Extras or ancillary services claims

Seek the convenience of one of more than 18,000 providers connected to HICAPS and claim when you as you leave. The provider swipes your Fund membership card, the claim is made without any form filling or waiting for payments. You simply pay the provider any difference between their bill and the amount claimed.

You can also pay the provider their whole fee. Then claim by submitting a form to the Fund with the receipts for the provider's services.
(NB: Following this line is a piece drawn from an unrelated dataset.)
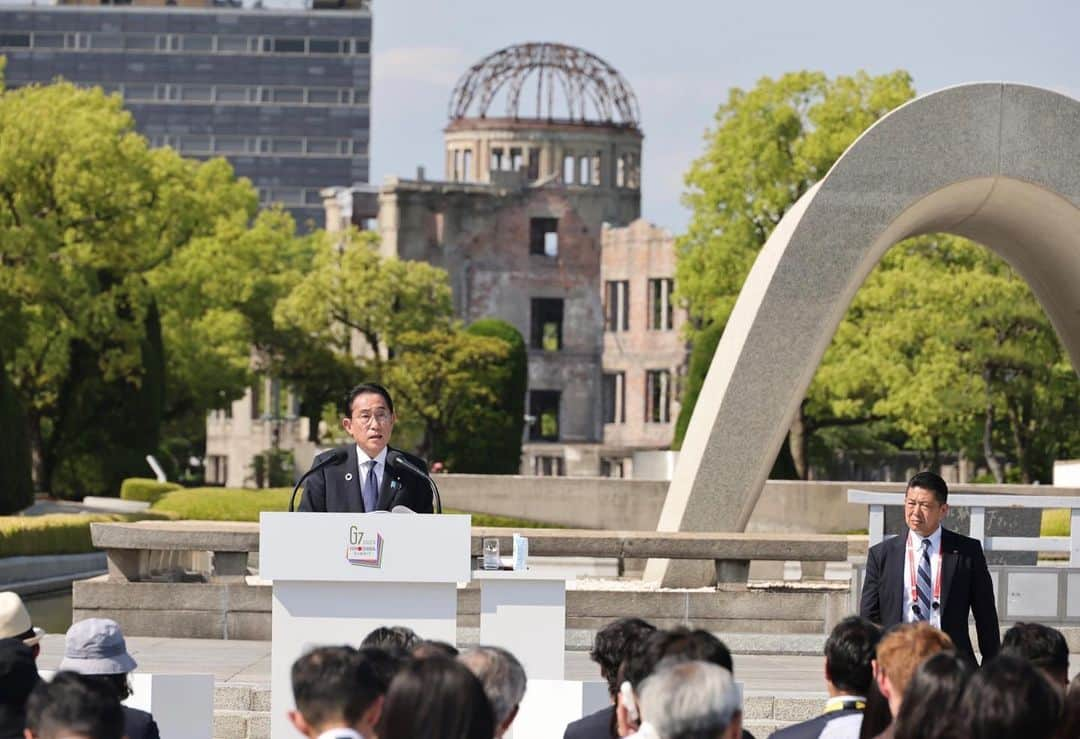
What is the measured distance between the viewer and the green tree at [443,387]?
52.6 m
General principles for claims 

  • Claims must be lodged within two years of the date of the service
  • You cannot claim 
    • If you provide false or inaccurate information on your claim form 
    • If you are more than 2 months behind with your contributions 
    • If the service was provided while your membership was suspended 
    • If the service provider is directly related to you 
    • If the service provider is not qualified under the fund rules 
    • If you will be paid compensation or damages by a third party

When a claim for compensation or damages to a third party to cover your healthcare costs fails you can claim against your health cover. If two years have passed since the healthcare costs were incurred you will need to supply documentation that shows the rejection of your compensation or damages claims and the time it has taken for those claims to be decided.

Submitting Claims

Ask your extras or ancillary providers if they are connected to HICAPS. They can process your claim on the spot, and you only pay them any difference between the amount of the claim and the amount of their bill. 

Attach the relevant original receipts or the Medicare Benefits Statement, and check the eligibility of your claim and the procedures for claiming under Making claims.